++++ Dataset records
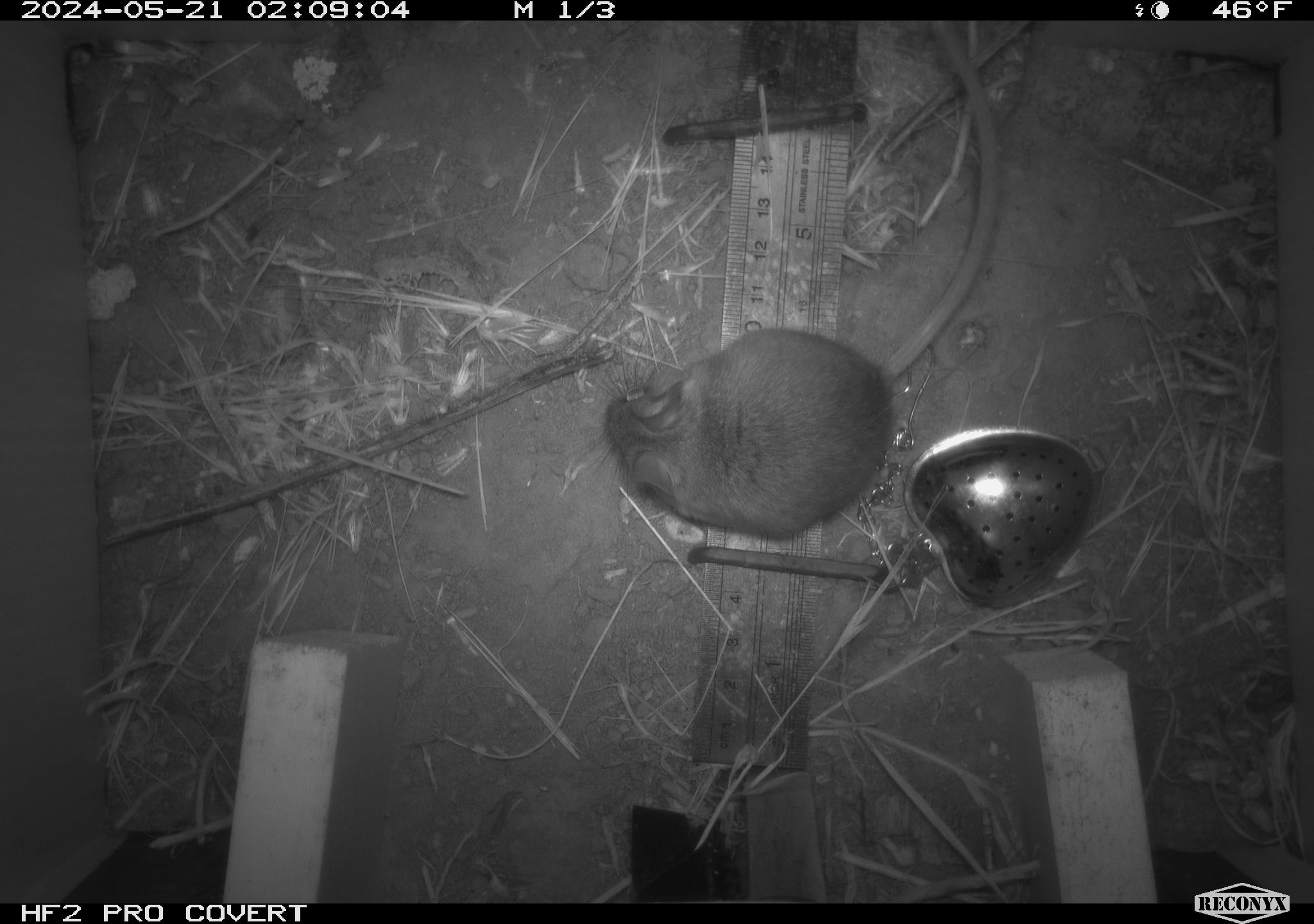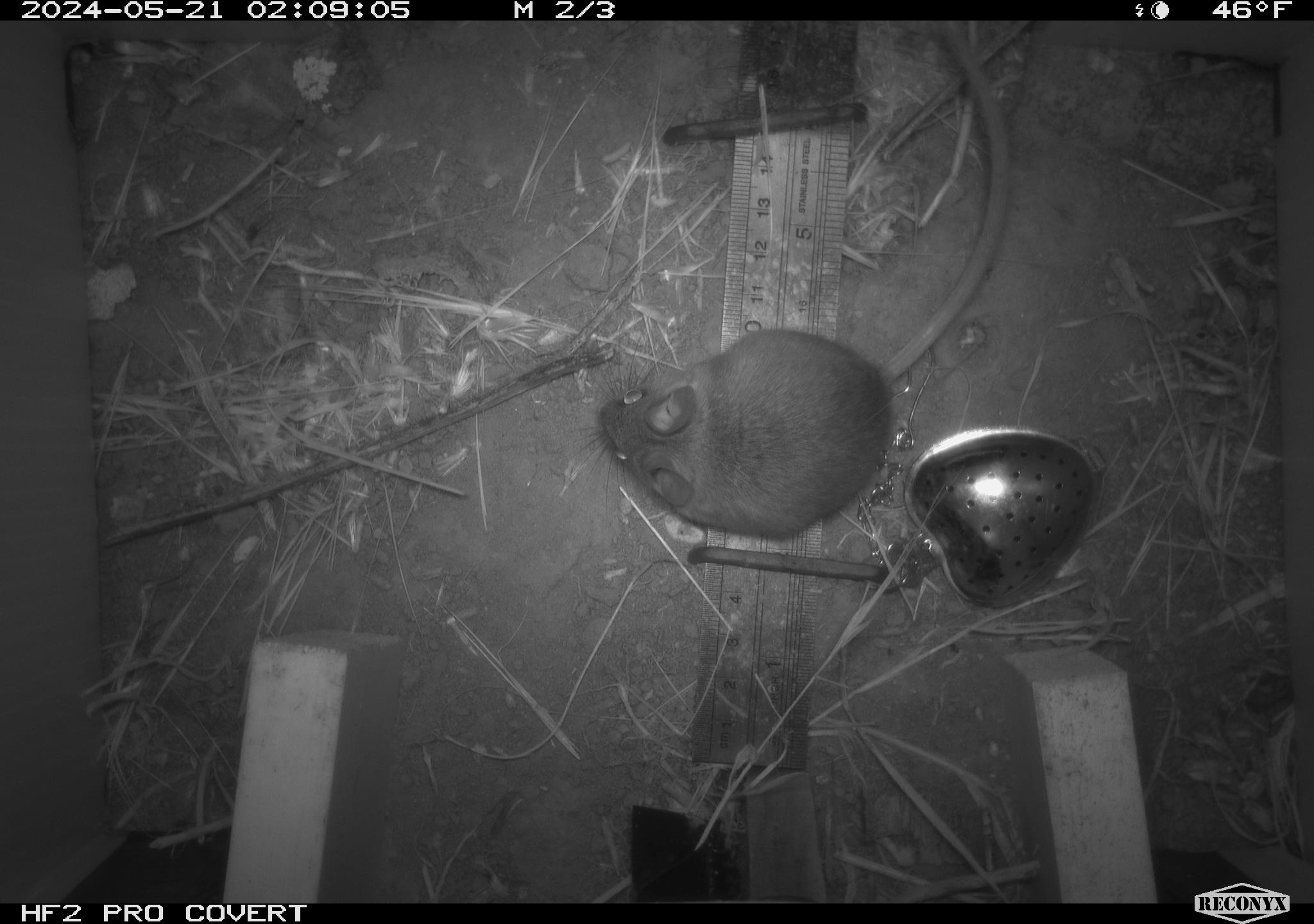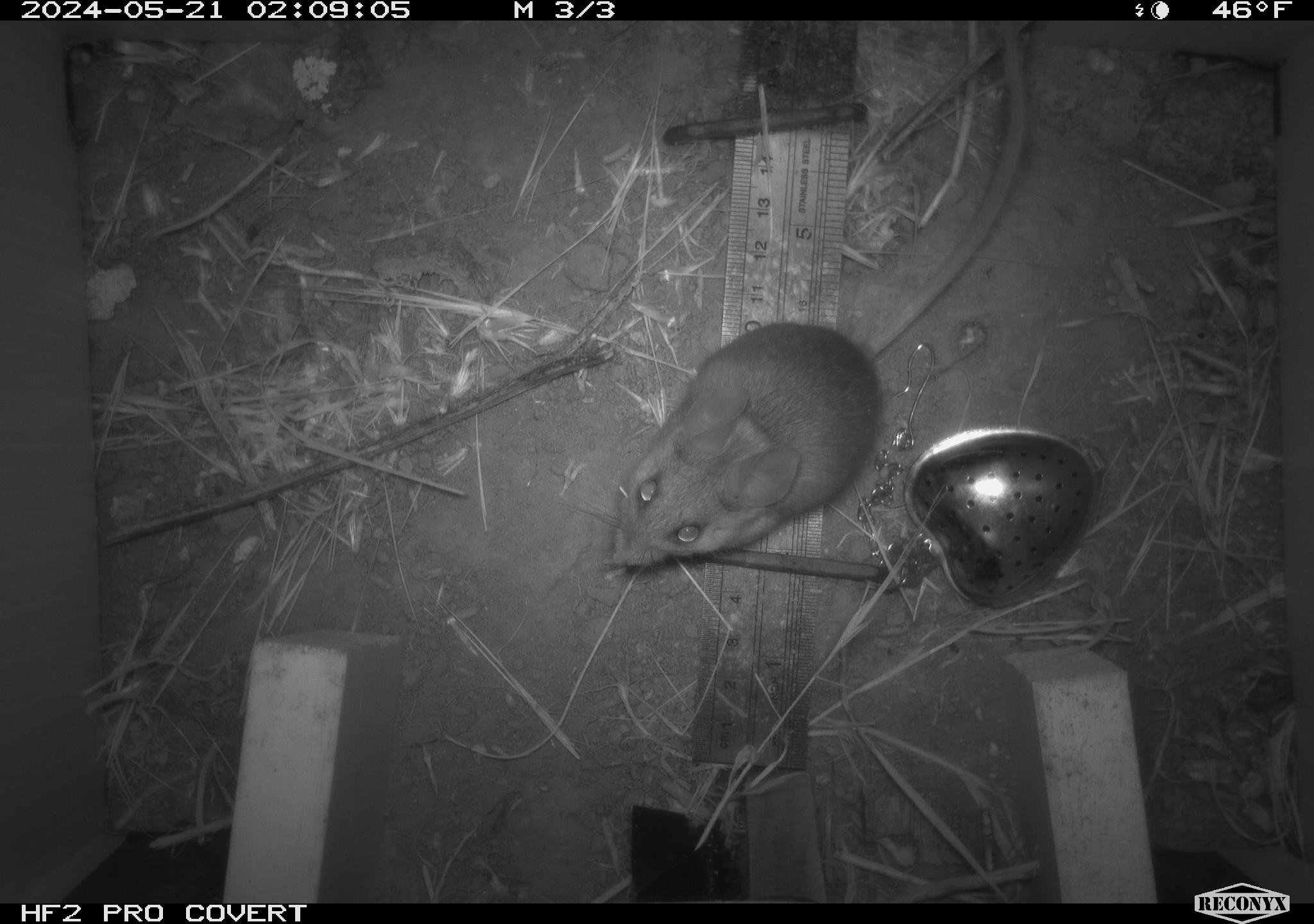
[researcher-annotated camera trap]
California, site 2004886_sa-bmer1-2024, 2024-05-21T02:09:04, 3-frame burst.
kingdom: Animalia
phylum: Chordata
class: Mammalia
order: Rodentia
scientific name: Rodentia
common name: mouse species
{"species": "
++++++++
++++ Dataset records
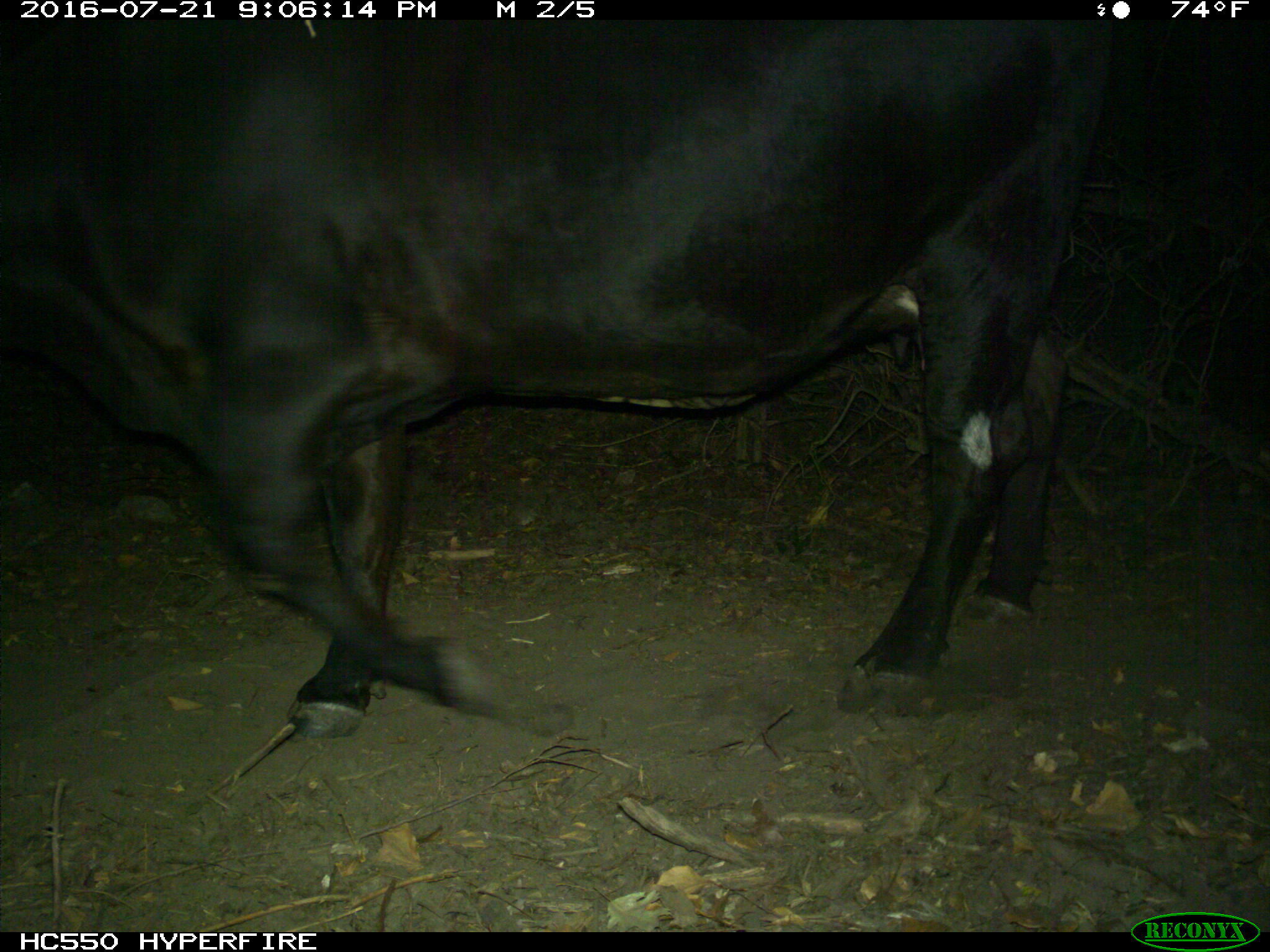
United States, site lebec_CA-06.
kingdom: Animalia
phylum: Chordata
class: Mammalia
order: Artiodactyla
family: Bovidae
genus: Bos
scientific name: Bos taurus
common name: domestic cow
++++++++
▶ **Task prompt**: The lines you need are those with the word "site"; list them from the entries.

▶ **Exercise response**:
California, site 2004886_sa-bmer1-2024, 2024-05-21T02:09:04, 3-frame burst.
United States, site lebec_CA-06.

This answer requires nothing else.